Özellikle oyuncak istemede çok zorlandık. İnadını kırmak için bayağı uğraşmamız gerekti. Şimdilerde konuş-anlat, seçenek sunarak sonuca gidiyoruz. Yine işe yaramazsa anne baba olarak tutarlı davranarak Ezgi’nin inadını kırdık.
• Anne olmak size neler öğretti sizde neler değişti?
Anne olmak bana Türkiye şartlarında sabırlı, anlayışlı olmayı, duygudaşlık kurmayı, yardım sever olmayı, paylaşımcı olmayı ve düzenli olmayı öğretti.
• Yoğun yaşam temponuzda ona yeteri kadar zaman ayırdığınızı düşünüyor musunuz?
Evet. Ben ne kadar zaman geçirildiğinden daha çok kaliteli zaman geçirme taraftarıyım. Buna elimden geldiğince dikkat ederek Ezgi ile geçirdiğim zamanlarda ona odaklanarak ve adanarak sadece onun için vakit harcıyorum.

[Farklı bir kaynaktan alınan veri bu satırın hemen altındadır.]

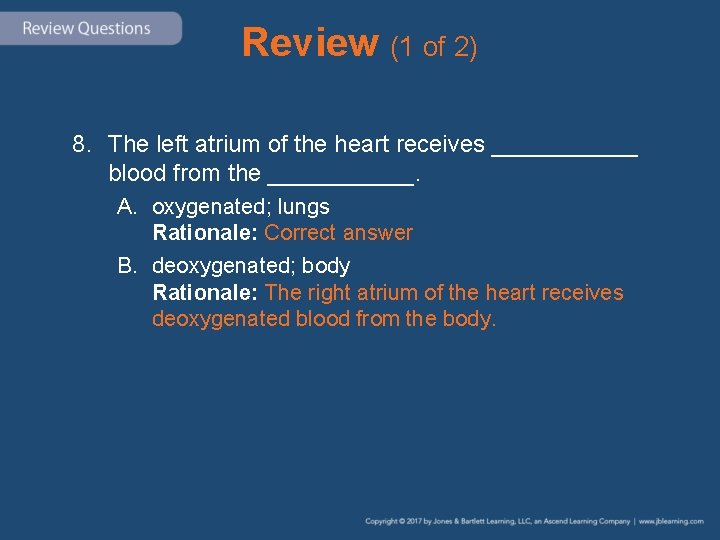 Review Questions

Review (1 of 2)

8. The left atrium of the heart receives ___________ blood from the ___________.

A. oxygenated; lungs
Rationale: Correct answer

B. deoxygenated; body
Rationale: The right atrium of the heart receives deoxygenated blood from the body.

Copyright © 2017 by Jones & Bartlett Learning, LLC, an Ascend Learning Company | www.jblearning.com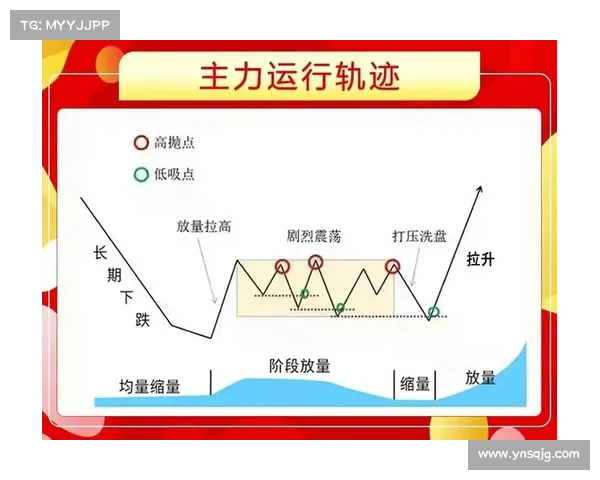 TG: MYYJJPP

主力运行轨迹

高抛点

低吸点

长期下跌

放量拉高

剧烈震荡

打压洗盘

拉升

均量缩量

阶段放量

缩量

放量

www.ynsqjg.com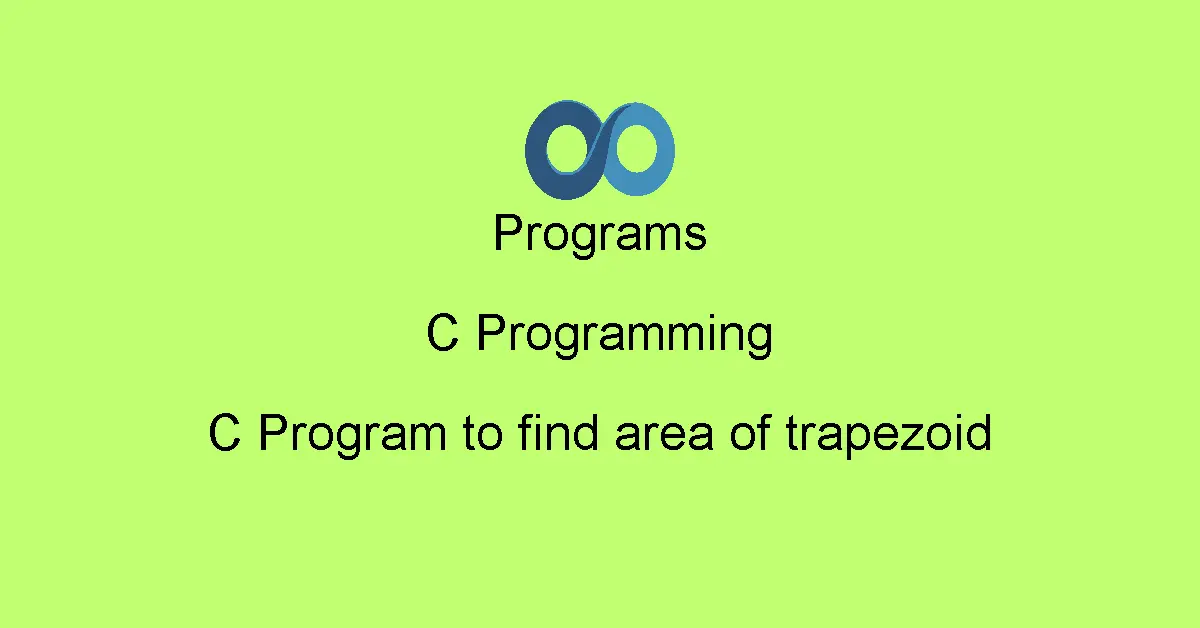 Programs

C Programming

C Program to find area of trapezoid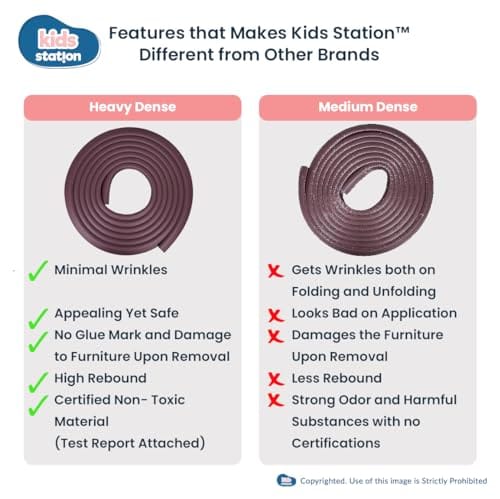 kids station

Features that Makes Kids Station™ Different from Other Brands

Heavy Dense

Minimal Wrinkles

Appealing Yet Safe

No Glue Mark and Damage to Furniture Upon Removal

High Rebound

Certified Non- Toxic Material (Test Report Attached)

Medium Dense

Gets Wrinkles both on Folding and Unfolding

Looks Bad on Application

Damages the Furniture Upon Removal

Less Rebound

Strong Odor and Harmful Substances with no Certifications

Copyrighted. Use of this image is Strictly Prohibited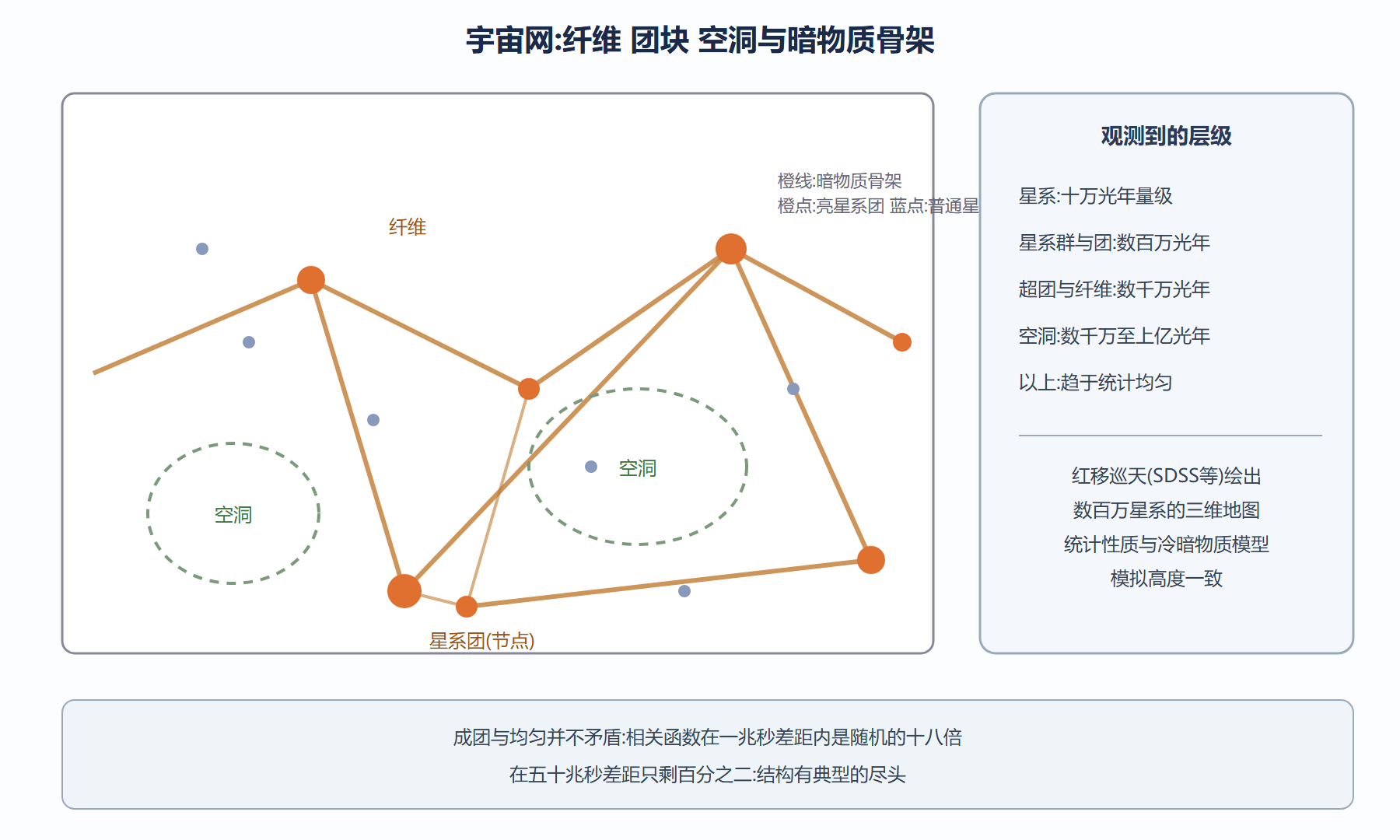 宇宙网:纤维 团块 空洞与暗物质骨架

橙线:暗物质骨架
橙点:亮星系团 蓝点:普通星

纤维

空洞

空洞

星系团(节点)

观测到的层级

星系:十万光年量级

星系群与团:数百万光年

超团与纤维:数千万光年

空洞:数千万至上亿光年

以上:趋于统计均匀

红移巡天(SDSS等)绘出
数百万星系的三维地图
统计性质与冷暗物质模型
模拟高度一致

成团与均匀并不矛盾:相关函数在一兆秒差距内是随机的十八倍
在五十兆秒差距只剩百分之二:结构有典型的尽头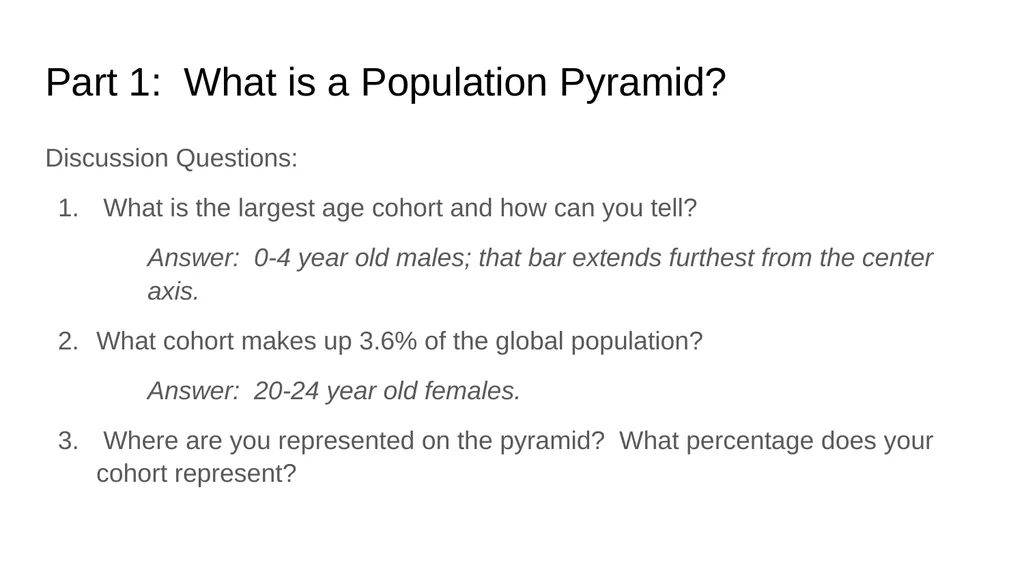 Part 1:  What is a Population Pyramid?

Discussion Questions:

1. What is the largest age cohort and how can you tell?

Answer:  0-4 year old males; that bar extends furthest from the center axis.

2. What cohort makes up 3.6% of the global population?

Answer:  20-24 year old females.

3. Where are you represented on the pyramid?  What percentage does your cohort represent?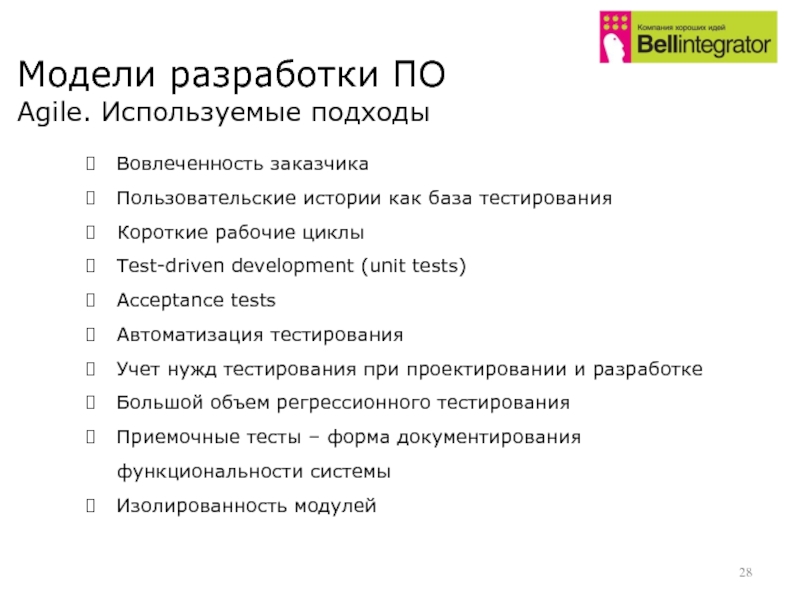 Компания хороших идей
Bellintegrator

Модели разработки ПО
Agile. Используемые подходы

Вовлеченность заказчика

Пользовательские истории как база тестирования

Короткие рабочие циклы

Test-driven development (unit tests)

Acceptance tests

Автоматизация тестирования

Учет нужд тестирования при проектировании и разработке

Большой объем регрессионного тестирования

Приемочные тесты – форма документирования функциональности системы

Изолированность модулей

28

• Sizin gibi yoğun tempo da çalışan bir kadın çocuk yapma kararı verirse ona neler tavsiye edersiniz?
Öncelikle anne adayları hamileliklerinde sağlıklarına çok önem vermeliler. Her hangi bir sorunda kesinlikle umutlarını hiç kaybetmemeliler. Doğum sonrası plan ve program gerekiyor ama zaman olduğunu unutmasın ve endişelenmesinler.
• Ona kardeş düşünüyor musunuz?
Düşünüyoruz. Ancak preeklampsi olabilme riski %25 olduğundan eşim pek istemiyor. Bunun için pek düşünmüyoruz ama bir kardeşi olma duygusu çok güzel.
• Anneler günü sizin için ne ifade ediyor?
Aldığınız ilk anneler günü hediyeniz nedir?
Benim için eve her geldiğim an anneler günü gibi geçiyor.Anne olmak bambaşka bir duygu.